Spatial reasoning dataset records

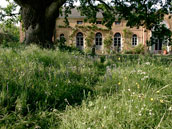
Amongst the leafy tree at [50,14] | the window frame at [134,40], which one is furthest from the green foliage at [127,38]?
the leafy tree at [50,14]

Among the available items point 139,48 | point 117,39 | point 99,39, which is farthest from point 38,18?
point 139,48

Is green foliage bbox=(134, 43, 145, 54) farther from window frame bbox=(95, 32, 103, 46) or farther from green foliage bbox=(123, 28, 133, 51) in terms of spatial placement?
window frame bbox=(95, 32, 103, 46)

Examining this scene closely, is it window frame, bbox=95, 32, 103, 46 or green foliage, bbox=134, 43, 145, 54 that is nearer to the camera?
green foliage, bbox=134, 43, 145, 54

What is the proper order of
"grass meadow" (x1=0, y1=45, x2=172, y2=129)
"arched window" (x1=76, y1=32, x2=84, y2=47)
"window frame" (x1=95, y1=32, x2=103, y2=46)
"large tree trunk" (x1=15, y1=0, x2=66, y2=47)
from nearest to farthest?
1. "grass meadow" (x1=0, y1=45, x2=172, y2=129)
2. "large tree trunk" (x1=15, y1=0, x2=66, y2=47)
3. "arched window" (x1=76, y1=32, x2=84, y2=47)
4. "window frame" (x1=95, y1=32, x2=103, y2=46)

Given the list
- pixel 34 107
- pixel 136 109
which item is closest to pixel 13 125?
pixel 34 107

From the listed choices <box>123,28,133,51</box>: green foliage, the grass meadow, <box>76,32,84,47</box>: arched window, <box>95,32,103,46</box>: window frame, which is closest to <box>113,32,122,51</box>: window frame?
<box>123,28,133,51</box>: green foliage

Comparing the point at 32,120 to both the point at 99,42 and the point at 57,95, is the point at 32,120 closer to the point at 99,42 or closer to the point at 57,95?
the point at 57,95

• _Set exercise_: Swap every "farthest" in the records for "most distant" and write the records out again, leaving out the pictures and changing nothing else.

• _Exercise output_:
Amongst the leafy tree at [50,14] | the window frame at [134,40], which one is furthest from the green foliage at [127,38]?
the leafy tree at [50,14]

Among the available items point 139,48 | point 117,39 | point 99,39, which is most distant from point 38,18?
point 139,48

Is green foliage bbox=(134, 43, 145, 54) farther from window frame bbox=(95, 32, 103, 46) or farther from green foliage bbox=(123, 28, 133, 51) in terms of spatial placement?
window frame bbox=(95, 32, 103, 46)

Examining this scene closely, is it window frame, bbox=95, 32, 103, 46 or green foliage, bbox=134, 43, 145, 54 that is nearer to the camera?
green foliage, bbox=134, 43, 145, 54

What is the proper order of
"grass meadow" (x1=0, y1=45, x2=172, y2=129)
"arched window" (x1=76, y1=32, x2=84, y2=47)
"window frame" (x1=95, y1=32, x2=103, y2=46)
"large tree trunk" (x1=15, y1=0, x2=66, y2=47)
from nearest to most distant?
1. "grass meadow" (x1=0, y1=45, x2=172, y2=129)
2. "large tree trunk" (x1=15, y1=0, x2=66, y2=47)
3. "arched window" (x1=76, y1=32, x2=84, y2=47)
4. "window frame" (x1=95, y1=32, x2=103, y2=46)

Given the list
- pixel 34 107
- pixel 136 109
which item is closest to pixel 13 125?
pixel 34 107

From the listed choices <box>123,28,133,51</box>: green foliage, the grass meadow, <box>76,32,84,47</box>: arched window, <box>95,32,103,46</box>: window frame, which is closest to <box>113,32,122,51</box>: window frame?
<box>123,28,133,51</box>: green foliage

Comparing the point at 32,120 to both the point at 99,42 and the point at 57,95, is the point at 32,120 closer to the point at 99,42 or closer to the point at 57,95?
the point at 57,95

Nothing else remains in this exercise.